### Set task 1
Reproduce the passage of the controls forum thread between "## industrial951 (Jan" and "did ok lol.", inclusive.
### Set task 2
Extend the controls forum thread beyond its final line.

═══ Text excerpt ═══

But bringing in aux contacts, current switches, flow switches... whatever is defiantly something that needs to be done in the real world. 

Another thing lots of operators and utilities want to see is for us to retain the option to force one pump or another to run over the other and not alternate. That's feature that lots of alternating relays have and they want it maintained either with a selector or through the HMI.


----------



## industrial951 (Jan 29, 2011)

Jlarson said:


> You're gonna wanna decide if you want to stay that way or what.
> 
> IMO I wouldn't give up the business, just expand it. You simply don't need an apprenticeship to do this. I never apprenticed and did ok lol.


Agree!


----------



## oliquir (Jan 13, 2011)

!!! they are asking for a control guy, an electrician, a mechanical and a welding guy. They wont find anybody that is good for all those jobs together!


----------



## Jmohl (Apr 26, 2011)

oliquir said:


> !!! they are asking for a control guy, an electrician, a mechanical and a welding guy. They wont find anybody that is good for all those jobs together!

═══ Dataset rows ═══

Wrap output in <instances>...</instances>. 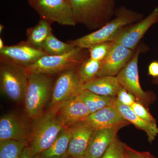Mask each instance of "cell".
Returning <instances> with one entry per match:
<instances>
[{
    "label": "cell",
    "mask_w": 158,
    "mask_h": 158,
    "mask_svg": "<svg viewBox=\"0 0 158 158\" xmlns=\"http://www.w3.org/2000/svg\"><path fill=\"white\" fill-rule=\"evenodd\" d=\"M33 120L27 146L36 156L50 147L65 127L51 110Z\"/></svg>",
    "instance_id": "cell-1"
},
{
    "label": "cell",
    "mask_w": 158,
    "mask_h": 158,
    "mask_svg": "<svg viewBox=\"0 0 158 158\" xmlns=\"http://www.w3.org/2000/svg\"><path fill=\"white\" fill-rule=\"evenodd\" d=\"M142 17L141 14L126 8H121L117 11L115 18L97 31L69 43L81 48L88 49L97 44L112 41L123 29L128 25L139 21Z\"/></svg>",
    "instance_id": "cell-2"
},
{
    "label": "cell",
    "mask_w": 158,
    "mask_h": 158,
    "mask_svg": "<svg viewBox=\"0 0 158 158\" xmlns=\"http://www.w3.org/2000/svg\"><path fill=\"white\" fill-rule=\"evenodd\" d=\"M77 23L88 28L103 27L113 14L114 0H69Z\"/></svg>",
    "instance_id": "cell-3"
},
{
    "label": "cell",
    "mask_w": 158,
    "mask_h": 158,
    "mask_svg": "<svg viewBox=\"0 0 158 158\" xmlns=\"http://www.w3.org/2000/svg\"><path fill=\"white\" fill-rule=\"evenodd\" d=\"M53 87L52 81L48 75L29 73L24 98L25 110L29 118L34 119L42 114L51 96Z\"/></svg>",
    "instance_id": "cell-4"
},
{
    "label": "cell",
    "mask_w": 158,
    "mask_h": 158,
    "mask_svg": "<svg viewBox=\"0 0 158 158\" xmlns=\"http://www.w3.org/2000/svg\"><path fill=\"white\" fill-rule=\"evenodd\" d=\"M29 74L27 68L1 59V92L12 101L20 102L24 100Z\"/></svg>",
    "instance_id": "cell-5"
},
{
    "label": "cell",
    "mask_w": 158,
    "mask_h": 158,
    "mask_svg": "<svg viewBox=\"0 0 158 158\" xmlns=\"http://www.w3.org/2000/svg\"><path fill=\"white\" fill-rule=\"evenodd\" d=\"M84 90V85L80 80L77 69L64 72L53 85L50 110L56 112L62 106L77 97Z\"/></svg>",
    "instance_id": "cell-6"
},
{
    "label": "cell",
    "mask_w": 158,
    "mask_h": 158,
    "mask_svg": "<svg viewBox=\"0 0 158 158\" xmlns=\"http://www.w3.org/2000/svg\"><path fill=\"white\" fill-rule=\"evenodd\" d=\"M76 47L67 53L59 56L46 55L27 68L29 73L50 75L77 68L84 61L83 50Z\"/></svg>",
    "instance_id": "cell-7"
},
{
    "label": "cell",
    "mask_w": 158,
    "mask_h": 158,
    "mask_svg": "<svg viewBox=\"0 0 158 158\" xmlns=\"http://www.w3.org/2000/svg\"><path fill=\"white\" fill-rule=\"evenodd\" d=\"M30 5L42 19L62 25L77 24L69 0H29Z\"/></svg>",
    "instance_id": "cell-8"
},
{
    "label": "cell",
    "mask_w": 158,
    "mask_h": 158,
    "mask_svg": "<svg viewBox=\"0 0 158 158\" xmlns=\"http://www.w3.org/2000/svg\"><path fill=\"white\" fill-rule=\"evenodd\" d=\"M141 49L135 51L131 59L117 75L119 84L135 97L136 101L140 102L145 106L149 104L152 98L141 88L139 82L138 61Z\"/></svg>",
    "instance_id": "cell-9"
},
{
    "label": "cell",
    "mask_w": 158,
    "mask_h": 158,
    "mask_svg": "<svg viewBox=\"0 0 158 158\" xmlns=\"http://www.w3.org/2000/svg\"><path fill=\"white\" fill-rule=\"evenodd\" d=\"M46 55L47 54L43 50L36 48L27 41L16 45L5 46L0 50L1 59L26 68Z\"/></svg>",
    "instance_id": "cell-10"
},
{
    "label": "cell",
    "mask_w": 158,
    "mask_h": 158,
    "mask_svg": "<svg viewBox=\"0 0 158 158\" xmlns=\"http://www.w3.org/2000/svg\"><path fill=\"white\" fill-rule=\"evenodd\" d=\"M158 22V6L144 19L129 28L123 29L113 39L117 43L131 50H135L141 38L148 29Z\"/></svg>",
    "instance_id": "cell-11"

═══

### Expected answer 1
## industrial951 (Jan 29, 2011)

Jlarson said:


> You're gonna wanna decide if you want to stay that way or what.
> 
> IMO I wouldn't give up the business, just expand it. You simply don't need an apprenticeship to do this. I never apprenticed and did ok lol.

### Expected answer 2
Welcome to the South my friend.... Multitrade is all the rage with employers around here. They want journey ablity in three trades and pay helper wage for one...... To find a job that requires single trade skills with commensurate pay, you have to beat the bushes and hold out for the right gig.


----------



## Jlarson (Jun 28, 2009)

oliquir said:


> They wont find anybody that is good for all those jobs together!


:001_huh: Why not. 

The_ jack of all trades master of none_ stuff is BS. A person can defiantly be good at electrical, mechanical, welding and more.


----------



## qckrun (May 18, 2009)

nitro71 said:


> Like an apprenticeship teaches you something you can't learn from a book. Oh forgot, here's your homework for tonight from your.. text book. OJT is where you learn the real meat and potatos.


 Really? I did not know that , however in the STATE of CALIFORNIA to be an electrician you must be either (A) State certified Journeyman, (B) State approved Electrician Techincian, or (C) State approved apprenctice. 

So unless you can get any of those three qualifications without an apprenticeship (which you cant) and no OJT then your **** out of luck to LEGALLY work in the state of CA.


----------



## mrmike (Dec 10, 2010)

Jlarson said:


> :001_huh: Why not.
> 
> The_ jack of all trades master of none_ stuff is BS. A person can defiantly be good at electrical, mechanical, welding and more.


I was an Industrial Electrician for 25 plus years & with all the new Technology to keep up with in one trade, is all one can handle. We went multi-craft & had training in Instuments, welding, etc...... & it was a joke because of what I stated above..........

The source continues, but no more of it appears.